Von Willebrand Disease (VWD) is the most common inherited bleeding disorder. Clinically, it is often characterized by muco-cutaneous hemorrhages.

Fibrinogen related markers


Depending on the generated quantity and environmental conditions, the fibrin monomers may join with fibrinogen and various fibrinogen/fibrin degradation products resulting in the formation of soluble complexes.
These complexes usually called “soluble fibrin” are observed in prethrombotic situations such as Disseminated Intravascular Coagulation (DIC), etc. DIC is an invasion of the circulation by microthromboses which are at the origin of a reactive fibrinolysis.
The consumption of the coagulation factors (factors II, V and X) and of the platelets involves a hemorrhagic risk of variable intensity. High plasma levels of fibrin monomers are usually observed in DIC.
The International Society on Thrombosis and Haemostasis (ISTH) has defined a scoring system to diagnose DIC. An “overt DIC score” may be calculated for each patient and is based on the platelet count, the elevated fibrin-related markers (soluble fibrin monomers or fibrin degradation products), the prolonged Prothrombin Time (PT) and the fibrinogen level.


It is established that a normal D-Dimer level is an important element to rule out the diagnosis of evolutive Deep Venous Thromboses (DVT) or Pulmonary Embolisms (PE). STA-Liatest DDi PLUS in clinically validated to safely exclude DVT & PE.

Disseminated Intravascular Coagulation (DIC)
In DIC the fibrinolytic system is activated and therefore the D-Dimer level increases. D-Dimer assays can help in the diagnosis of DIC.

Activation States of Coagulation
The D-Dimer level increases during the activation states of coagulation because such states induce the production of thrombin which is followed by the formation of fibrin and leads to fibrinolysis, the latter being most frequently reactive.
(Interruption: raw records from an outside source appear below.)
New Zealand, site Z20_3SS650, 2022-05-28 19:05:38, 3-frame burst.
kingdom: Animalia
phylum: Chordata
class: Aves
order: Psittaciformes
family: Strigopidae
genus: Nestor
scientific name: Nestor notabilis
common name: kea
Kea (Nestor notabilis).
The D-Dimer level thus increases following coagulation activation.
Increasing levels of D-Dimer have been reported in the following cases: post-operative period, cancers, hemorrhages, severe infections.
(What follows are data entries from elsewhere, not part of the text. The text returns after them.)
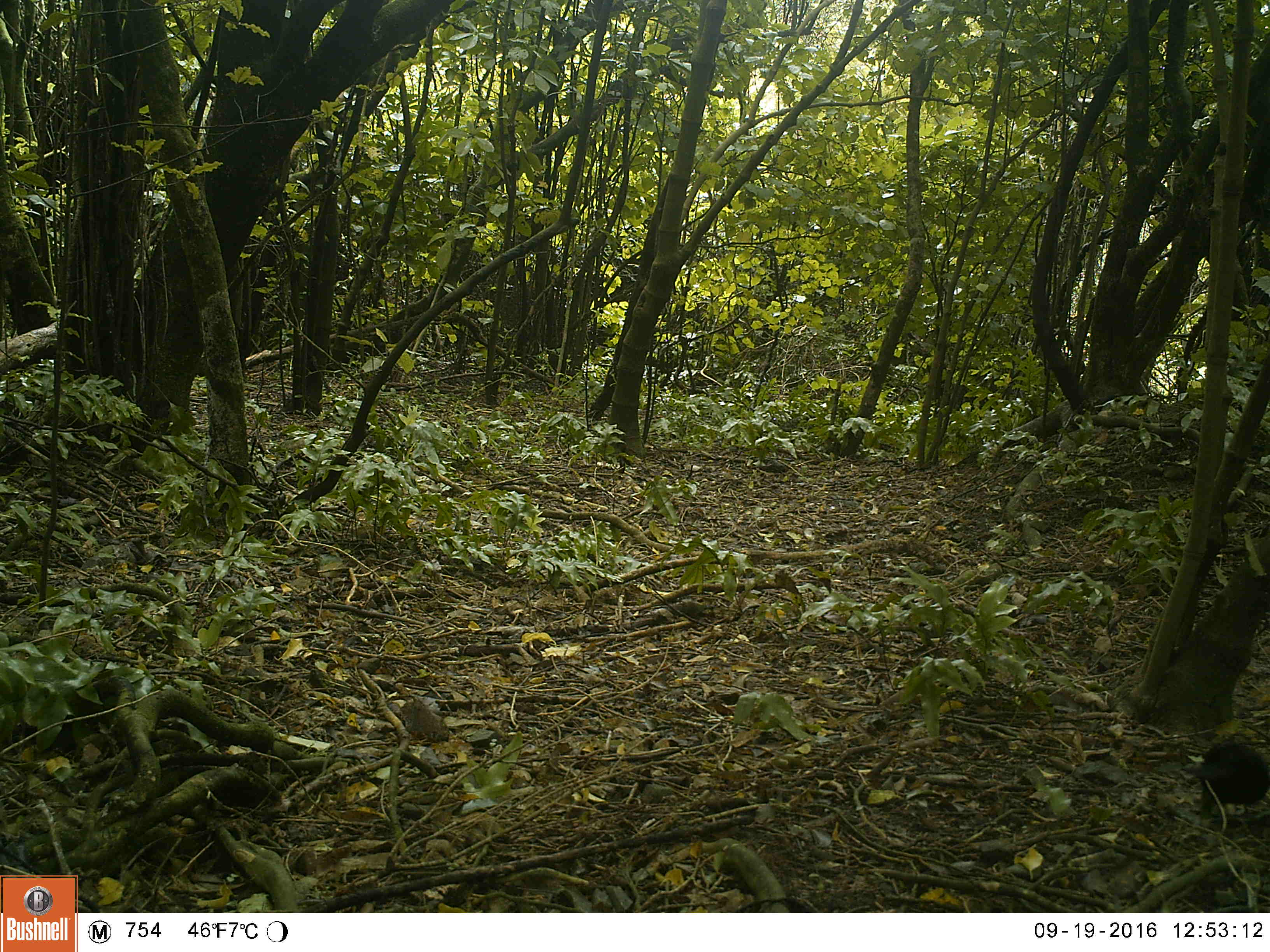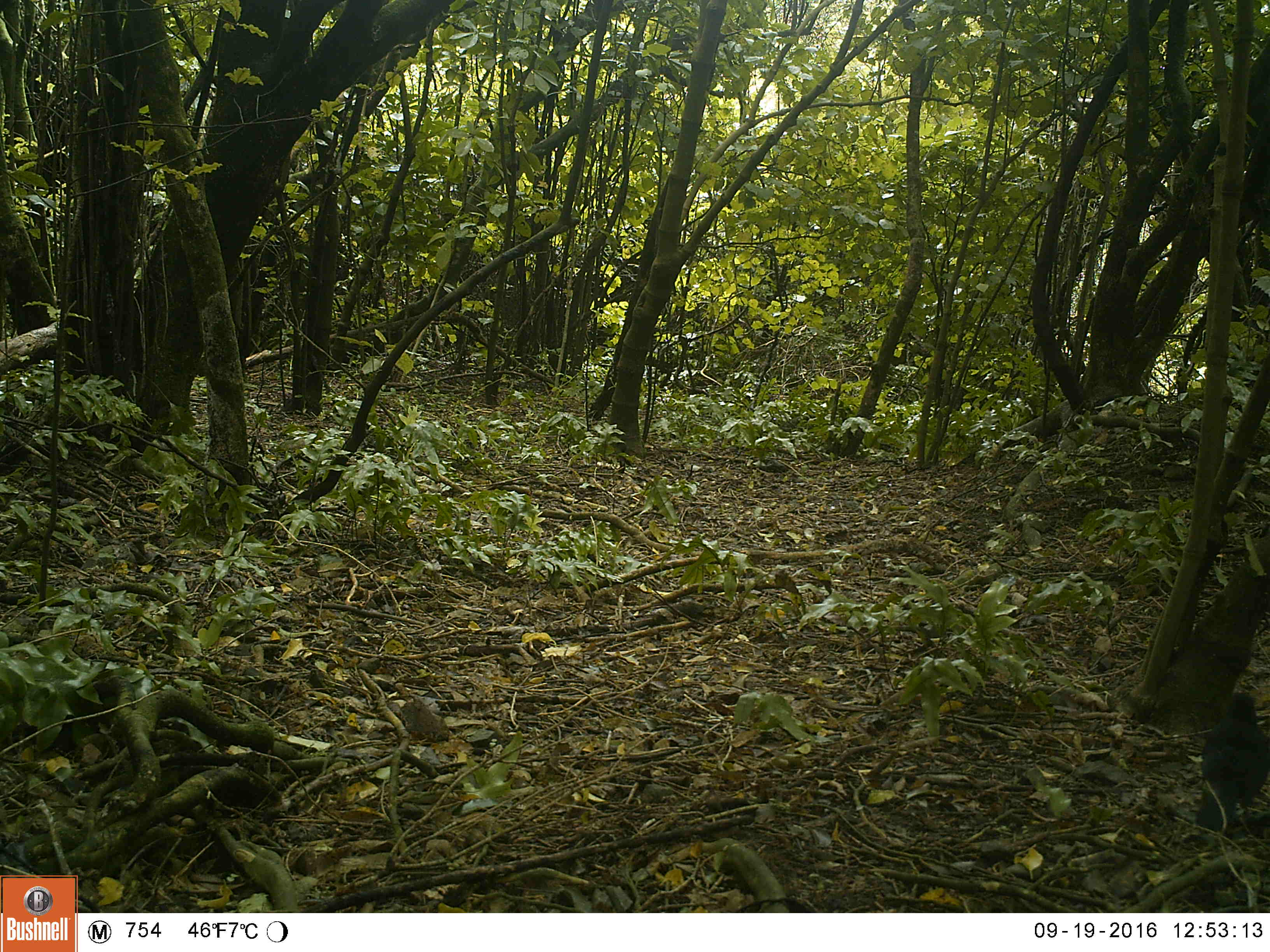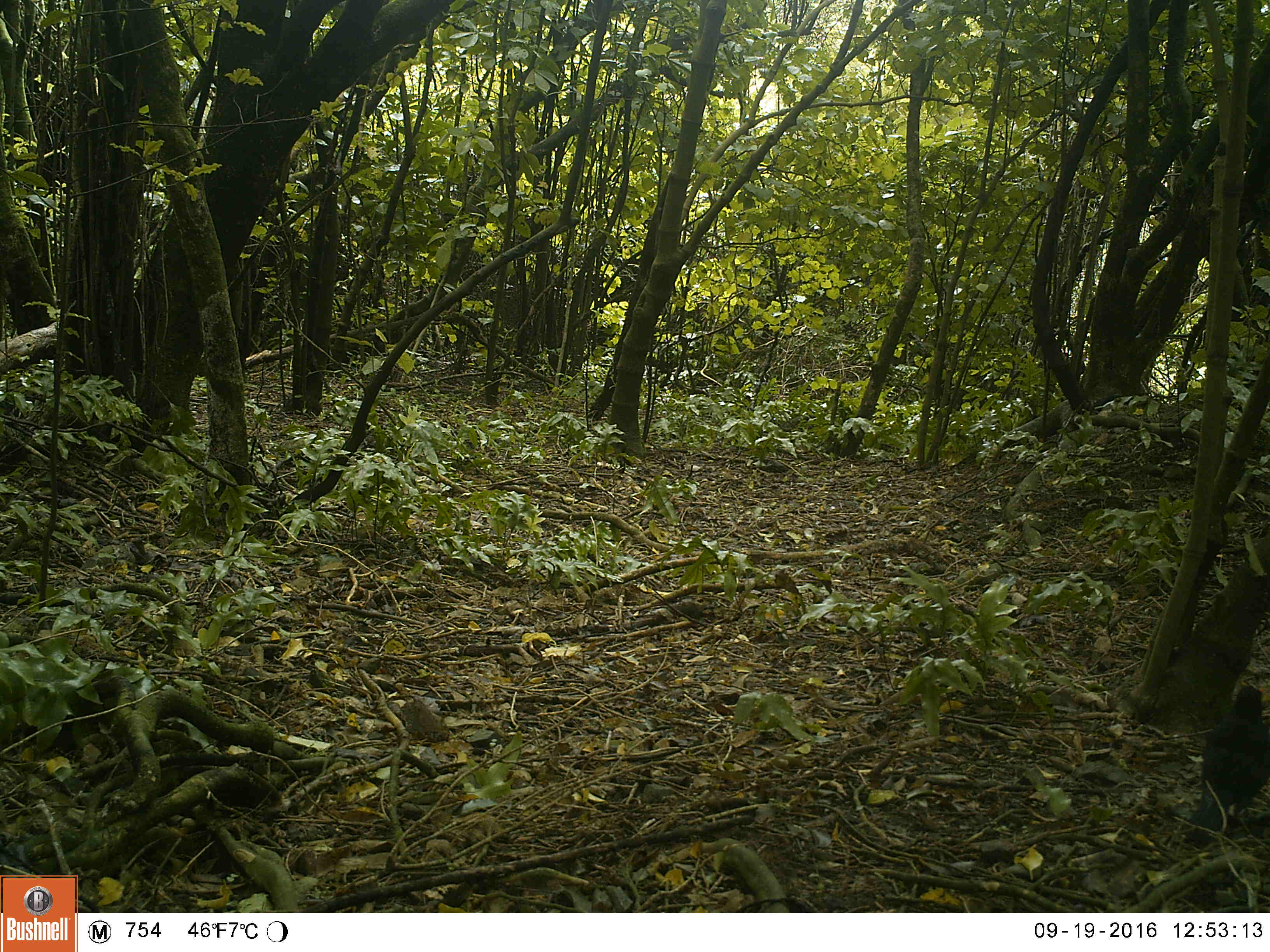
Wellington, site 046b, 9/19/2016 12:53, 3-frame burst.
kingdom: Animalia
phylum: Chordata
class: Aves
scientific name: Aves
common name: bird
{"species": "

FDP are considered to be useful for the diagnosis of thrombosis, such as Deep Vein Thrombosis (DVT) and Disseminated Intravascular Coagulation (DIC).
FDP may be used as a fibrin formation marker in the calculation of the DIC score defined by the ISTH (International Society on Thrombosis and Haemostasis), the JAAM (Japanese Association for Acute Medicine) and the JMHW (Japanese Ministry of Health and Welfare).